Rapid termiticide development fails to stem insect swarm.

It’s termite swarming season across the US Southern states, bringing with it billions of dollars of damage to property and a lucrative future for the agrochemical industry. State-wide ’termite awareness’ programmes are being launched in quick succession, but researchers fear their efforts go unnoticed.

’I don’t think many people are quite aware of the pace of product development in termite control,’ says Chris Peterson of the US Department of Agriculture (USDA) Forest Service. ’There are more options than ever for protecting structures from termites.’

Termites occur in all 50 US states except Alaska, but do most damage in the South. They tunnel into wood, eating the soft springwood between the grain, and since they avoid the surface of the wood, damage can remain hidden till it’s irreparable.

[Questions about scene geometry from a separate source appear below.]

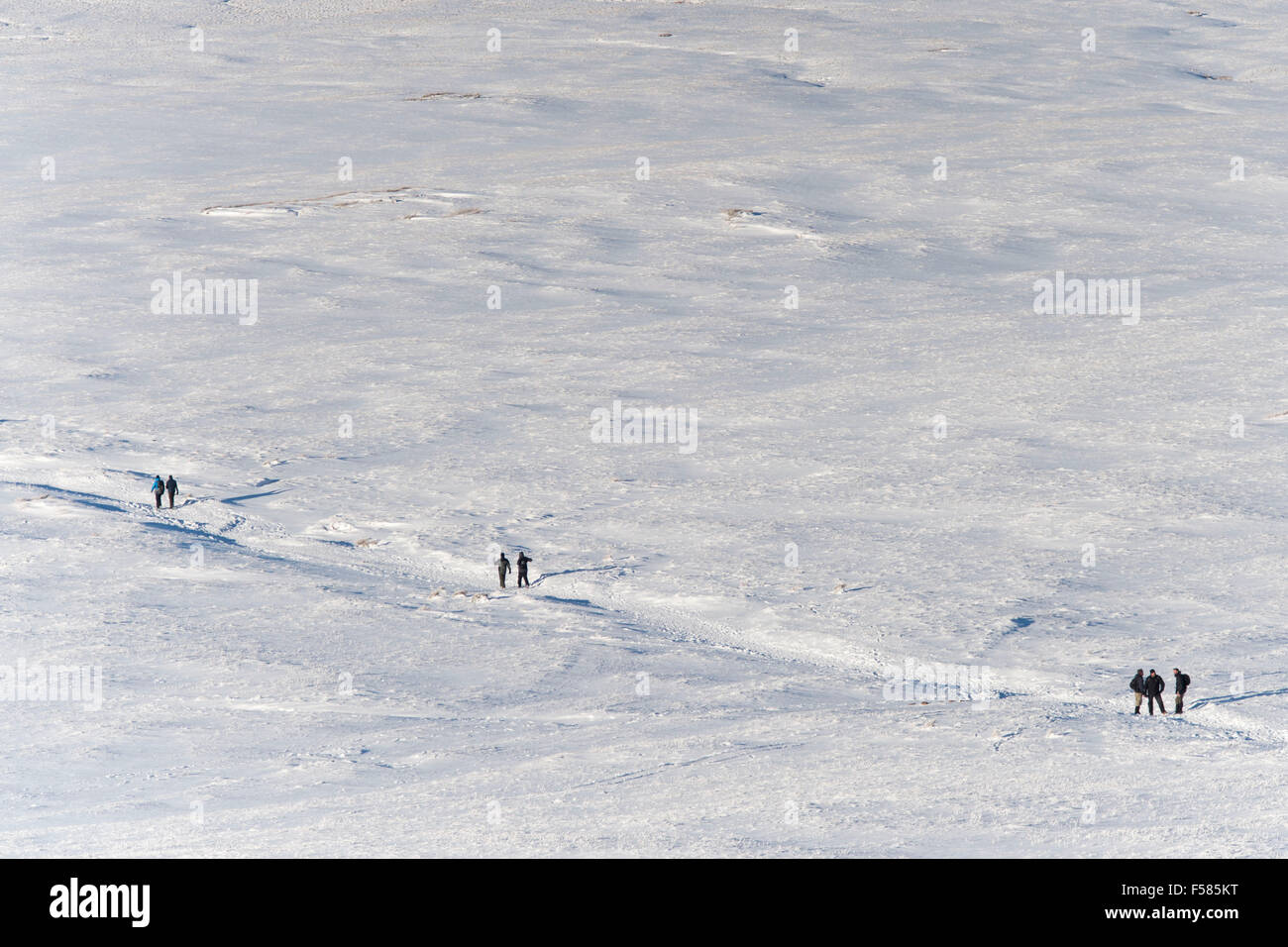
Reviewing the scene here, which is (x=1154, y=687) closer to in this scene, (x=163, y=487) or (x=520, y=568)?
(x=520, y=568)

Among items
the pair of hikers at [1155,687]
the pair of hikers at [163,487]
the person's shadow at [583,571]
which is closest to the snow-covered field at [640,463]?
the person's shadow at [583,571]

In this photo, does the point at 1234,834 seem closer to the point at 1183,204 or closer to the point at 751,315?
the point at 751,315

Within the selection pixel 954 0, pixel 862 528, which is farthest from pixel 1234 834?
pixel 954 0

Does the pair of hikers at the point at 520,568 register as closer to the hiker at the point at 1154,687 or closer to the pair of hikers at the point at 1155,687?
the pair of hikers at the point at 1155,687

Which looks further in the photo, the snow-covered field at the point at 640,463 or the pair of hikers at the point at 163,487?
the pair of hikers at the point at 163,487

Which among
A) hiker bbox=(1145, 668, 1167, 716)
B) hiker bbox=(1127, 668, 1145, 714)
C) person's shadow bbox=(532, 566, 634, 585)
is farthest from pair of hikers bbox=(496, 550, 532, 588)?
hiker bbox=(1145, 668, 1167, 716)

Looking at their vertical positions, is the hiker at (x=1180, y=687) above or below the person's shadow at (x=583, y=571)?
below

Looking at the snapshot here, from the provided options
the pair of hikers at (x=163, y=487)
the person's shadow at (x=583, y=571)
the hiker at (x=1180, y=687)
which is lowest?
the hiker at (x=1180, y=687)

Termite damage causes an estimated $1 billion (?545 million) a year, says Peterson, who tests termite control treatments as part of the registration package submitted to the Environmental Protection Agency for product licensing. Products are either termiticides, which kill insects instantly, or baits, slow-acting poisons that lure insects in. ’Based on the number of testing requests that we have received ... [termiticide] research has been more active in the last few years,’ he told Chemistry World.

Product development is clearly a priority. Election officials in the Hawkins County Courthouse in Tennessee have just had to move into neighbouring offices after the floor of their courthouse collapsed - the latest victims of a gathering swarm.